For the first time in our lives, we are seeing men and women retiring and electing to live in the city instead of the village.
In the days gone, when people reached retirement age, they retired to the village to go breath clean air, eat organic food, and play with grandchildren. But city life can be addictive and people have gradually lost interest in rural life, which should not be the case.
Lately, I am not a big fan of city life and my desire is to establish myself a home far from any city. Why? Because cities are not good for our health and souls.
We live in tiny houses and most of us have no outdoors with trees to enjoy some clean air. We eat bad food and breath polluted air. The traffic jams drive us nuts every day and if you use public transport, it is a crazy life. You have to leave home early and get home late. No time for children. No time to unwind. No time to be with yourself, for self-introspection. Or even to be in a mood for love making.
But the worst thing about cities are the people. Everyone is angry. It is not possible to relax when bills are harassing you, people are dishonest or transactional, and merely surviving. Cities damage people in so many ways, it is not possible to have functional relationships with your relatives, friends, and even your neighbour. Being woken up at 4:30am to move your car from the parking lot to allow someone who parked deep inside knowing very well they will leave early can ruin your day.
You would think with all this madness people will invest in good houses and compounds in the village so as to take regular breaks from the madness.
Kenya is a relatively small country and most of us can afford a regular trip to the countryside. Such trips should encompass total relaxation and submission to nature. A good compound with trees, well-kept lawn and some livestock and poultry to keep one busy.
In the city, money is the catalyst of every conversation and the reason for every angst and fear. In the village you can relax and if retired to such life, there is no threat of rent and runaway bills. The food is readily available or at least very affordable.
But most city dwellers prefer paying expensively for this in hotels and recreational resorts when it is possible to have such affordably and at virtually no cost in the village.
Another good thing with the village is that there is no rush since people are not motivated by money like in Nairobi and other cities. It is possible to visit the village shopping centre, drink tea and have a good conversation with the folk, maybe not as intellectually stimulating as in the city but who said conversations have to be intellectually stimulating?
I also like the village because, save for a debilitating disease or some pressure about school fees, people often go about their lives unencumbered by stuff like cheap competition, the need to impress, and the crass materialism of the city.

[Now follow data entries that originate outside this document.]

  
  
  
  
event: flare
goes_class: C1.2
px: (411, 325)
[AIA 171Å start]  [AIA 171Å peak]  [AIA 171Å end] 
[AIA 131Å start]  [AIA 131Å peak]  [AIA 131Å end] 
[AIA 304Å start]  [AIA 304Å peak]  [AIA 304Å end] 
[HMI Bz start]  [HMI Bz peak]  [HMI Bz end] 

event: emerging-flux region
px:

This is not to say that life in the village is perfect and there aren’t challenges. Far from it. There is a high dependence ratio in the village, the worse, if you come from the city, since everyone thinks everyone in Nairobi and other big cities has money. But it gives us an opportunity to help others and the help does not have to be necessarily financial. Sometimes all people need is a little push, a little motivation and just leading life by a good example.
Cities, for all their misgivings, do afford us decent exposure that we can use to help the villagers. We can transfer the knowledge and the different ingenious ways we use to survive in the cities to the rural folk, who may want to try life in the city.
Our health is dependent on many factors, and the environment is key. Whereas we can’t settle in the village for good, it doesn’t hurt to have a haven, where we routinely – monthly, or once every two months – escape to relax and connect with our kin. We should not visit the village only for funerals.